On September 14, 1787, George Washington stepped into the City Tavern in Philadelphia with his pals and began a night of drinking that would make today's wildest frat parties look like afternoon tea. It was a Friday night, and the Constitutional Convention that would produce America's foundational document was all but concluded; the signing would take place just three days later. So Washington, then in his mid-50s, and his companions did what the moment called for. They got rip-roaring drunk.
Washington and a party consisting of "55 gentlemans" consumed 45 gallons of booze that night. The beverages served included seven bowls of punch, eight bottles of cider, a dozen bottles of unspecified beer, 22 bottles of porter, 60 bottles of claret, 54 bottles of the fortified wine Madeira, and eight bottles of whiskey, according to an itemized receipt that was reconstructed and later published in The Washington Post in 2018. It was, as the Post put it, a "bender that began America."
Washington went on to become a spirits entrepreneur, opening a distillery at his home in Mount Vernon, a revitalized version of which is open today. His distillery made whiskey and apple brandy, an aged, whiskeylike spirit distilled directly from apples.

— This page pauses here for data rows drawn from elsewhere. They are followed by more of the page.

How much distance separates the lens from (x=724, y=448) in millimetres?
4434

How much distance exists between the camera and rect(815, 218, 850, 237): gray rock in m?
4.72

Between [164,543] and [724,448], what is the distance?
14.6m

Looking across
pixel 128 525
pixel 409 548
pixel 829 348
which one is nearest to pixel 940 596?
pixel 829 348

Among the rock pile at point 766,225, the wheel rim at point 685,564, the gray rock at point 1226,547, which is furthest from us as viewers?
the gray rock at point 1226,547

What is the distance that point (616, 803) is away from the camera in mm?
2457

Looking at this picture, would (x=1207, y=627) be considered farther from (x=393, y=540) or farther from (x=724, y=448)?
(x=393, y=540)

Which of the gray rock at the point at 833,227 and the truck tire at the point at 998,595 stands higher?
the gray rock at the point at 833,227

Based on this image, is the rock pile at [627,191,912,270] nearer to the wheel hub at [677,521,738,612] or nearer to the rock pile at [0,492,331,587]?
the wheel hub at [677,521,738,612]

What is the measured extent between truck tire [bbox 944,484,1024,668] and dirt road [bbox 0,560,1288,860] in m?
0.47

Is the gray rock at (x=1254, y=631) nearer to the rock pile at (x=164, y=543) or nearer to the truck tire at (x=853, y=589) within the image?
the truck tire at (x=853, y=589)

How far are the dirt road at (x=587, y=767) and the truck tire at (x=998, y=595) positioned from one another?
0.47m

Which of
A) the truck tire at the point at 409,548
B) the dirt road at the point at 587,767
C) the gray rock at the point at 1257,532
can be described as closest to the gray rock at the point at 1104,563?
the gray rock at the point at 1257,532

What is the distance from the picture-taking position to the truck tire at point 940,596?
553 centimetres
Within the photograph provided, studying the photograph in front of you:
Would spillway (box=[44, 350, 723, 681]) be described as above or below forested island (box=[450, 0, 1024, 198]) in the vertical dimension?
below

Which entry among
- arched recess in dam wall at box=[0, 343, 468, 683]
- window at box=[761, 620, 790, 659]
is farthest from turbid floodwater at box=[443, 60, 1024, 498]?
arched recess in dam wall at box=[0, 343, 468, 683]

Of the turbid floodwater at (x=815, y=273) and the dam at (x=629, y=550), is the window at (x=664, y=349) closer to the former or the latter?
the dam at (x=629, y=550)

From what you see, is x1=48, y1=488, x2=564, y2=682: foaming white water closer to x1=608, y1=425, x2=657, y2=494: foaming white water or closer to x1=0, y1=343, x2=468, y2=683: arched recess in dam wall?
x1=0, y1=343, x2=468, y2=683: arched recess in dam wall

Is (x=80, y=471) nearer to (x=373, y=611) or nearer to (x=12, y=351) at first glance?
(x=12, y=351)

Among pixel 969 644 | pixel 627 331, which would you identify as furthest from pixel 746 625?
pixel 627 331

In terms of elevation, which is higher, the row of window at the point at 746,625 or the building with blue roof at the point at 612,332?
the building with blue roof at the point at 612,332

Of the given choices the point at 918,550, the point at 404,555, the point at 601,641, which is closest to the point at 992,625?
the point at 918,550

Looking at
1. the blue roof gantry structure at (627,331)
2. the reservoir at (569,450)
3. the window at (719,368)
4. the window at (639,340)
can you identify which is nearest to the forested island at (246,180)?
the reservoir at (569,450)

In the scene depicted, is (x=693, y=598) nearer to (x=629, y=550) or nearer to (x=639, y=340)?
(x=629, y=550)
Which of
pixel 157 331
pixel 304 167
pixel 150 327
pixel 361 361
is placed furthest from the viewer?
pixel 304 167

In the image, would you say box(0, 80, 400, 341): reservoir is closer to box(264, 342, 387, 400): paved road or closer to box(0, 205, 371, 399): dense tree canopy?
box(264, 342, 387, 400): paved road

By the end of the 1700s, he was reportedly selling nearly 11,000 gallons annually. His customers consisted mostly of his local circle—neighbors, traveling merchants, family, and staff from the estate, according to the Mount Vernon library website. Much of the whiskey was sold for cash, but he sometimes traded it directly for services from his family physician, James Craik, meaning he literally kept his doctor in good spirits.